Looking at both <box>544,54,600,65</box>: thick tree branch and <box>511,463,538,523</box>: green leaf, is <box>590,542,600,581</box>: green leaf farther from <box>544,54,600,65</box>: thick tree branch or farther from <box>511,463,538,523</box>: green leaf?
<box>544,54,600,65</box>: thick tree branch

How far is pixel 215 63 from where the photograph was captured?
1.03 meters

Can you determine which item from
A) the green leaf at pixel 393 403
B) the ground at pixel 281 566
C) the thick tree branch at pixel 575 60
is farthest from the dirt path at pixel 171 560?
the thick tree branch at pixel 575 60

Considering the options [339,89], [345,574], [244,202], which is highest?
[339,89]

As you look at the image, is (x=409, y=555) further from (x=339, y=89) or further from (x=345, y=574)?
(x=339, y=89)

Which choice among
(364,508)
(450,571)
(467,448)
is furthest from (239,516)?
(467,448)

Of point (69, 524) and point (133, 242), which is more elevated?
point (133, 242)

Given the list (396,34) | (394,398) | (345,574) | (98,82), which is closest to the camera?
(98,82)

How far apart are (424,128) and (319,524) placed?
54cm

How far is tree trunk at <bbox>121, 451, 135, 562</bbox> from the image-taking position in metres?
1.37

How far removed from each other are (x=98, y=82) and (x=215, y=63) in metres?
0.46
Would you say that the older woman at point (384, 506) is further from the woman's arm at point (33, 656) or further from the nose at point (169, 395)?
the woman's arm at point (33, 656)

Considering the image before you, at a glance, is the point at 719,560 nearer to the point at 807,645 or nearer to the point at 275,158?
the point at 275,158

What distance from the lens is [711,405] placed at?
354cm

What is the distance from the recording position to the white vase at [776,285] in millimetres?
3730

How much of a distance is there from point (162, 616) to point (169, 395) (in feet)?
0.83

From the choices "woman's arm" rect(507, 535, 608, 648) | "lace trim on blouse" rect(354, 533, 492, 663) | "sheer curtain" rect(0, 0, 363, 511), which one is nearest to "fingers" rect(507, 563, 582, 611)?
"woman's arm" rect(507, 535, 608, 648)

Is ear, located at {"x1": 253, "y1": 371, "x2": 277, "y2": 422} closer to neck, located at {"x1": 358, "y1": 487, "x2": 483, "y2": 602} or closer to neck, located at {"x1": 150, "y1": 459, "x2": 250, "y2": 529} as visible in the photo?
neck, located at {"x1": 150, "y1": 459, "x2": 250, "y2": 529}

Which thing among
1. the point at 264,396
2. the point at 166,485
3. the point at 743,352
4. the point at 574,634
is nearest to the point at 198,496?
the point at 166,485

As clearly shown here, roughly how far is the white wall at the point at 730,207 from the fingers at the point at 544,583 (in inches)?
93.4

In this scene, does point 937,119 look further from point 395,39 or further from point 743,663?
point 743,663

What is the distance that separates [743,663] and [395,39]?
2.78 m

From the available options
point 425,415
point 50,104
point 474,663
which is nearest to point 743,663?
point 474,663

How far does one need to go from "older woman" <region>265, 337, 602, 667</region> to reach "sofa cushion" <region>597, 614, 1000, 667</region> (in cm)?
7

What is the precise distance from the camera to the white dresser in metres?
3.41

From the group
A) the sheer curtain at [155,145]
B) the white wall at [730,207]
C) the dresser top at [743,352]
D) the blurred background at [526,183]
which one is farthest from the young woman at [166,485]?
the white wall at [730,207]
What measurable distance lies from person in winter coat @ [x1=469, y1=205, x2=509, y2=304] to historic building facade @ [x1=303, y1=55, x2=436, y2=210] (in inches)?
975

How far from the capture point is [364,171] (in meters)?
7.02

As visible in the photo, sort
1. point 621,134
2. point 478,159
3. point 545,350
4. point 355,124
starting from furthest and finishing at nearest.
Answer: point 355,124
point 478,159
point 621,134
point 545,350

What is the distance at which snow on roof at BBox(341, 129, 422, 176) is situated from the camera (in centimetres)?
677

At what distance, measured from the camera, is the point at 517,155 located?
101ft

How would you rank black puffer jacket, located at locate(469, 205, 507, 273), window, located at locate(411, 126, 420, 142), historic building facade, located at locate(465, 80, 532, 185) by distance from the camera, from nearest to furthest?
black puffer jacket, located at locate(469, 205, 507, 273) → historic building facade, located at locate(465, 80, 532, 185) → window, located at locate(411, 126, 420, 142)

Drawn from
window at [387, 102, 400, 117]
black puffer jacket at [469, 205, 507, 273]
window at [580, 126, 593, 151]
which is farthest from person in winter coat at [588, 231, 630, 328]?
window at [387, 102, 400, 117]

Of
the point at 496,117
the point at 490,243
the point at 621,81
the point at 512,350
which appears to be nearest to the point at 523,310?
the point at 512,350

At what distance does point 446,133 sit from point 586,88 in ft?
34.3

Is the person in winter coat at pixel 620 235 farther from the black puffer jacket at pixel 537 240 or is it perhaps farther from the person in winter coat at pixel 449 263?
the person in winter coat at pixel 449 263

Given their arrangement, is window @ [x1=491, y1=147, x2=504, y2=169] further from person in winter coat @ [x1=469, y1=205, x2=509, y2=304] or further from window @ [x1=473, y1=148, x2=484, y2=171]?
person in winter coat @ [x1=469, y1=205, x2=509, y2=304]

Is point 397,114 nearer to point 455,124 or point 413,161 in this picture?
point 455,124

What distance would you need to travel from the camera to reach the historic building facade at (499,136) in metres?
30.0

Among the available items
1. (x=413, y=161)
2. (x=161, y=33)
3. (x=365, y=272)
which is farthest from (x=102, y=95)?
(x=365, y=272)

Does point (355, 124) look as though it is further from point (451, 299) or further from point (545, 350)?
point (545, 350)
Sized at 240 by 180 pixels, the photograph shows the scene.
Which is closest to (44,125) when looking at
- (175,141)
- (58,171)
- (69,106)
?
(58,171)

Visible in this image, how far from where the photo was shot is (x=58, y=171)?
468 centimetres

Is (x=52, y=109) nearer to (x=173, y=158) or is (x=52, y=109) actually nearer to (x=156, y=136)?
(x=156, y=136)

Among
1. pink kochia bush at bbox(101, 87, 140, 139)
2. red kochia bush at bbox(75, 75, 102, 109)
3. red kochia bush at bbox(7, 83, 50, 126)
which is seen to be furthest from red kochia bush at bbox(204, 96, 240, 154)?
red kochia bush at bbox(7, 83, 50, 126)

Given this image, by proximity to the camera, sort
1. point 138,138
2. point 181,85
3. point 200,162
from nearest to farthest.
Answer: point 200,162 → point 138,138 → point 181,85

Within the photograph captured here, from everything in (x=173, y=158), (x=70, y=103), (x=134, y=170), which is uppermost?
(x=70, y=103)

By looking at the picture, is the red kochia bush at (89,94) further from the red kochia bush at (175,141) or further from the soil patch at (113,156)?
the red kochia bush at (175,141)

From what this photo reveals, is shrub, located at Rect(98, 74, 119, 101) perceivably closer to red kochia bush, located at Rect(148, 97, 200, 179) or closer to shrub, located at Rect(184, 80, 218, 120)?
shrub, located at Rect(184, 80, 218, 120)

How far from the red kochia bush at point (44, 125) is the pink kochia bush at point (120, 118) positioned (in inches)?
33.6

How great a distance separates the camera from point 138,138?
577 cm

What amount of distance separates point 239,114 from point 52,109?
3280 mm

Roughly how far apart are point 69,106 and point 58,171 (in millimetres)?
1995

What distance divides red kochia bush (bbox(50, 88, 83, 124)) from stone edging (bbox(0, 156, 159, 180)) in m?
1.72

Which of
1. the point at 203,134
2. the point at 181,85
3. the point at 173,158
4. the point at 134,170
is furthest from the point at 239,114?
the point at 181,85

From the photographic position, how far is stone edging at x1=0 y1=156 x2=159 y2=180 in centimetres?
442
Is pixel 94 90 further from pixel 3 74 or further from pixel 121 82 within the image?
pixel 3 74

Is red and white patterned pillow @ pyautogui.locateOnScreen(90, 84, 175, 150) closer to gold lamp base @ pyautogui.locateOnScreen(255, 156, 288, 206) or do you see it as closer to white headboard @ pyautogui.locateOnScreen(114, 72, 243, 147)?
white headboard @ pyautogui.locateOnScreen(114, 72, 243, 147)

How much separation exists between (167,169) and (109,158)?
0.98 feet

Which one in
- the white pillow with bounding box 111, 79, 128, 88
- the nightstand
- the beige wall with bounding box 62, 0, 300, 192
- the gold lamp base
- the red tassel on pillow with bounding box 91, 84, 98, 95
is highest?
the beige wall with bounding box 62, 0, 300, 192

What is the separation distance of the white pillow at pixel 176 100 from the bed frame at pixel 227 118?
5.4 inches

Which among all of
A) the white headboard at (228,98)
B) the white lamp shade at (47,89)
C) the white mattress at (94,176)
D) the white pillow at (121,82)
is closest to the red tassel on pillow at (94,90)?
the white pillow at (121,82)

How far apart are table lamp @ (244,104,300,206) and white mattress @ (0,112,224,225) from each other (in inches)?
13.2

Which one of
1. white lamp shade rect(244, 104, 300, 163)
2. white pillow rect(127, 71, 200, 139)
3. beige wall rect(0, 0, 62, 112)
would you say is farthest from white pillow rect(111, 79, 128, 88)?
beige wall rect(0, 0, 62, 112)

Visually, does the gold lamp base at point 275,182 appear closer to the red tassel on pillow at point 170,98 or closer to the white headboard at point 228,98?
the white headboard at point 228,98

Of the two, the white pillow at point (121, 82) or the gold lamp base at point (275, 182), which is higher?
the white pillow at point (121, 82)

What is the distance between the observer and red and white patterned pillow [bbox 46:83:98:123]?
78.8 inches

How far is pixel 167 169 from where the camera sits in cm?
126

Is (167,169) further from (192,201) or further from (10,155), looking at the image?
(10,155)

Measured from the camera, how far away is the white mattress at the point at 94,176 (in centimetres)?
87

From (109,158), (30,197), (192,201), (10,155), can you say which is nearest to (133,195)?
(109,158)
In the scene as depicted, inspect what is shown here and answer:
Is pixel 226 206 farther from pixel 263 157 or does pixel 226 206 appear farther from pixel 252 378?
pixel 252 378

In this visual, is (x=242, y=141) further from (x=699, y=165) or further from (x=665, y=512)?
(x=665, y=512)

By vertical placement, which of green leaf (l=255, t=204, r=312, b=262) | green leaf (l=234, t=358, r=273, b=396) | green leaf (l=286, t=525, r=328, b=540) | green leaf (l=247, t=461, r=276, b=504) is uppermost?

__DIRECTIONS FOR THIS TASK__
Could you rewrite the records from the first line up to and including the line with "1.03 meters", putting "taken" in place of "captured" and leaving everything else as it is?

__SOLUTION__
Looking at both <box>544,54,600,65</box>: thick tree branch and <box>511,463,538,523</box>: green leaf, is <box>590,542,600,581</box>: green leaf farther from <box>544,54,600,65</box>: thick tree branch or farther from <box>511,463,538,523</box>: green leaf?
<box>544,54,600,65</box>: thick tree branch

How far is pixel 215 63 from where the photograph was taken?
1.03 meters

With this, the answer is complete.